O dispositivo consta de um projeto de lei complementar enviado pelo Executivo ao Congresso e vai autorizar a “livre aplicação” do superávit gerado pelos fundos, destinando recursos cuja aplicação é mais restrita – e que, por isso, permaneciam no caixa do Tesouro – para outras finalidades.
A proposta alcança o Fundo de Defesa de Direitos Difusos (FDD), o Fundo Nacional Antidrogas (Funad), o Fundo da Marinha Mercante (FMM), o Fundo Nacional de Aviação Civil (Fnac), o Fundo Nacional de Segurança e Educação de Trânsito (Funset), o Fundo do Exército, o Fundo Aeronáutico e o Fundo Naval.
Atualmente, o dinheiro desses fundos, quando não é gasto, ajuda a reduzir o déficit primário. Da forma como foi escrito, o texto possibilita o uso do dinheiro para três finalidades: abater a dívida pública; pagar despesas primárias, o que seria discutível; e repassar para bancos públicos, o que seria condenável.
O Ministério da Fazenda sustentou que o saldo vai ser usado para abater a dívida pública. Ao jornal Valor Econômico, a pasta justificou não haver a necessidade de explicitar essa informação no projeto de lei e disse que ela poderá ser incluída no texto ao longo da tramitação, caso os parlamentares considerem necessário – algo que, segundo o Estadão, parece evidente.
“Incluir essa informação na proposta antes de enviá-la ao Congresso teria sido uma iniciativa muito positiva e pouparia desgastes adicionais, haja vista que administrações petistas são pródigas em recorrer a medidas parafiscais para financiar políticas públicas”, diz o jornal. “Foi assim, por exemplo, que Lula, em seu segundo mandato, e Dilma Rousseff turbinaram o Banco Nacional de Desenvolvimento Econômico e Social.”

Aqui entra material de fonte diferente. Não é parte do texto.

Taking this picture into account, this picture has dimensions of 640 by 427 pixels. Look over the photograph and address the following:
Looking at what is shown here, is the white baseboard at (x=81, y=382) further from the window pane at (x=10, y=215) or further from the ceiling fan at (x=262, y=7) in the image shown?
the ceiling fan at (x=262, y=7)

Para o Estadão, o fato de o governo não ter se antecipado aos mais que previsíveis questionamentos de especialistas sobre as brechas abertas pelo dispositivo mostra que a equipe econômica ainda não compreendeu que o cenário com o qual trabalhava não existe mais.
“Ao frustrar as expectativas que ele mesmo alimentou a respeito do pacote fiscal, o governo deu motivos para que o câmbio ultrapassasse a marca de R$ 6, a curva futura de juros atingisse 14% e o Ibovespa despencasse”, diz o texto.

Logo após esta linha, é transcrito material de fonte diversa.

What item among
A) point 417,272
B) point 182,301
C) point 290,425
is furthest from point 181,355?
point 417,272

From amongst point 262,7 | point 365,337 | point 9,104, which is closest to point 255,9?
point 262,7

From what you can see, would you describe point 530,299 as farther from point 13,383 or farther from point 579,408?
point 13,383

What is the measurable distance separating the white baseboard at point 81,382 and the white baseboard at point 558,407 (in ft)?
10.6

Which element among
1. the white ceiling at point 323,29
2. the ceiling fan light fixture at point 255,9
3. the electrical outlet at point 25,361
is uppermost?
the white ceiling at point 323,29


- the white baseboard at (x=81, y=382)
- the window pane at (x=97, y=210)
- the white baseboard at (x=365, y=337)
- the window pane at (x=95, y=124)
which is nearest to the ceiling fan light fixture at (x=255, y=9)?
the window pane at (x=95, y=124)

Pacote de governo Lula provocou polêmica
O pacote tem medidas estruturais duras, entre elas mudanças no Benefício de Prestação Continuada (BPC) que vão dificultar a concessão do auxílio a pessoas com deficiência, como apontou artigo da senadora Mara Gabrilli (PSD-SP) publicado no Estadão.

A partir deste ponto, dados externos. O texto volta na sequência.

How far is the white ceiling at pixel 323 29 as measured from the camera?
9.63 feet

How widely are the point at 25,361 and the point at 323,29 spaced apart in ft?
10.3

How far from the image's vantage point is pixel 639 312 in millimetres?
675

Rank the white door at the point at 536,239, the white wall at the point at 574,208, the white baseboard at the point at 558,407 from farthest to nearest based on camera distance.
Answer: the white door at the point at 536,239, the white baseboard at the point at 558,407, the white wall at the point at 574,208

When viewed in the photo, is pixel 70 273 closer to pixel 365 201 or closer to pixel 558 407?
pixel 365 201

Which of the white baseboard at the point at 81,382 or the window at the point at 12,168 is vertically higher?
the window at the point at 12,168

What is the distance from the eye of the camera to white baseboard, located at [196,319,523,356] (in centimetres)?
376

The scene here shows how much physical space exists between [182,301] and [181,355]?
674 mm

Mas o fato é que o plano ficou marcado pelo anúncio da isenção do Imposto de Renda para quem ganha até R$ 5 mil mensais, medida confirmada por ninguém menos que o ministro Fernando Haddad em cadeia nacional de rádio e TV.
“Além de representar uma renúncia de receitas relevante em um governo que diz almejar zerar o déficit fiscal, desonera uma parcela da população que muito provavelmente gastará o dinheiro em vez de poupá-lo”, avalia a publicação.
Ainda que a proposta tenha que ser aprovada pelo Legislativo para entrar em vigor, e a despeito das sinalizações do presidente da Câmara, Arthur Lira (PP-AL), e do Senado, Rodrigo Pacheco (PSD-MG), de não haver pressa para analisá-la, é inegável que ela tem o potencial de aumentar a inflação.
Não à toa, a aposta majoritária dos investidores para a próxima reunião do Comitê de Política Monetária do Banco Central (BC) é de um aumento de 0,75 ponto porcentual na taxa básica de juros.
“Entender o motivo dessa reação, em vez de atribuí-la à má vontade do mercado com administrações petistas, seria muito útil no urgente trabalho de contenção da piora das expectativas”, afirma o Estadão.
A decepção gerada pelo esvaziado pacote fiscal não explica, sozinha, a queda nos preços dos ativos do mercado. Também por fatores externos, como a eleição de Donald Trump nos Estados Unidos, dificilmente o câmbio voltará ao patamar de R$ 4,90 do fim do ano passado, mas a cotação do dólar pode recuar a depender dos próximos passos.
“O maior risco é o de perda de credibilidade da equipe econômica, ainda menosprezado pelo governo Lula”, conclui o texto.